▶ [Selected passage]:
= Beginning of Section =
This article is more than 1 year old
The cold, cold heart of Web 2.0
On the people-powered net, you're just another number
What's missing from the numbers
But in both cases there is a crucial aspect of human relations that is missed out and threatened as a result. This is that the means by which people discover, choose or access something can very often contribute its value. People are not only outcome-oriented.
Technologies such as recommendation systems, used most prominently by Amazon.com to help people find books and music they may like, can erode valuable processes by which people discover new authors or artists. The process of discovery is speeded up to the point where the end product also becomes that much more disposable. Bands now shoot to fame with their first record, then disappear soon after. The pursuit of maximum convenience in the cultural sphere risks dissolving what we value in it in the first place.
Outside of the economy - and very often within the economy too - we find that the constraints and accidents of everyday life are the basis for enjoyable and meaningful activities. They don't necessarily connect us to the people we most want to speak to or the music we most want to listen to. Sometimes they even frustrate us.
= End of Section =
Duplicate the article about Web 2.0 word for word. Rely on the article about Web 2.0 alone.

▶ [Information provided]:
= Beginning of Section =
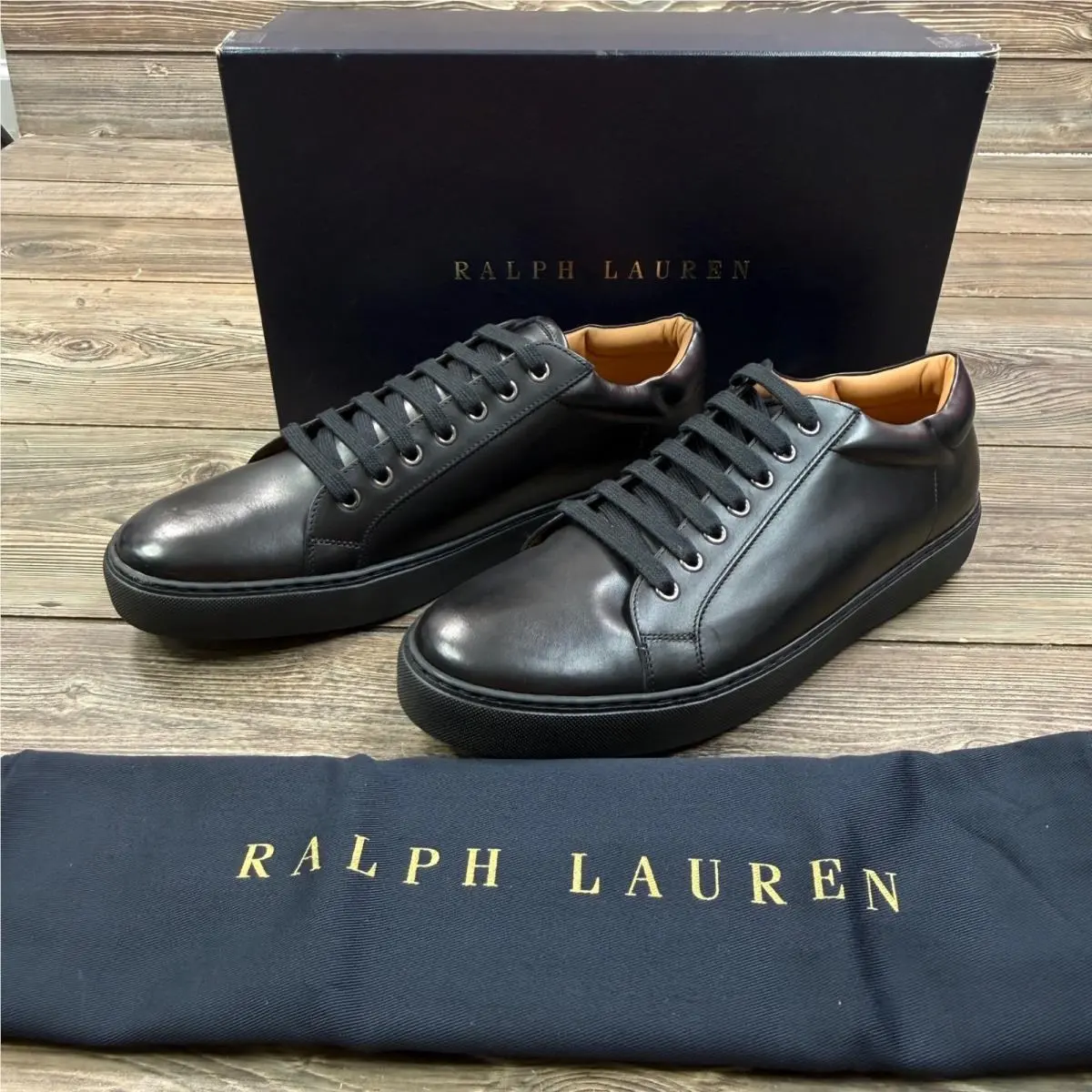 Ralph Lauren Mens Size 10.5 D Severn X Sneaker Black Burnished Calf Italy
= End of Section =
▶ [Solution to this exercise]:
This article is more than 1 year old
The cold, cold heart of Web 2.0
On the people-powered net, you're just another number
What's missing from the numbers
But in both cases there is a crucial aspect of human relations that is missed out and threatened as a result. This is that the means by which people discover, choose or access something can very often contribute its value. People are not only outcome-oriented.
Technologies such as recommendation systems, used most prominently by Amazon.com to help people find books and music they may like, can erode valuable processes by which people discover new authors or artists. The process of discovery is speeded up to the point where the end product also becomes that much more disposable. Bands now shoot to fame with their first record, then disappear soon after. The pursuit of maximum convenience in the cultural sphere risks dissolving what we value in it in the first place.
Outside of the economy - and very often within the economy too - we find that the constraints and accidents of everyday life are the basis for enjoyable and meaningful activities. They don't necessarily connect us to the people we most want to speak to or the music we most want to listen to. Sometimes they even frustrate us.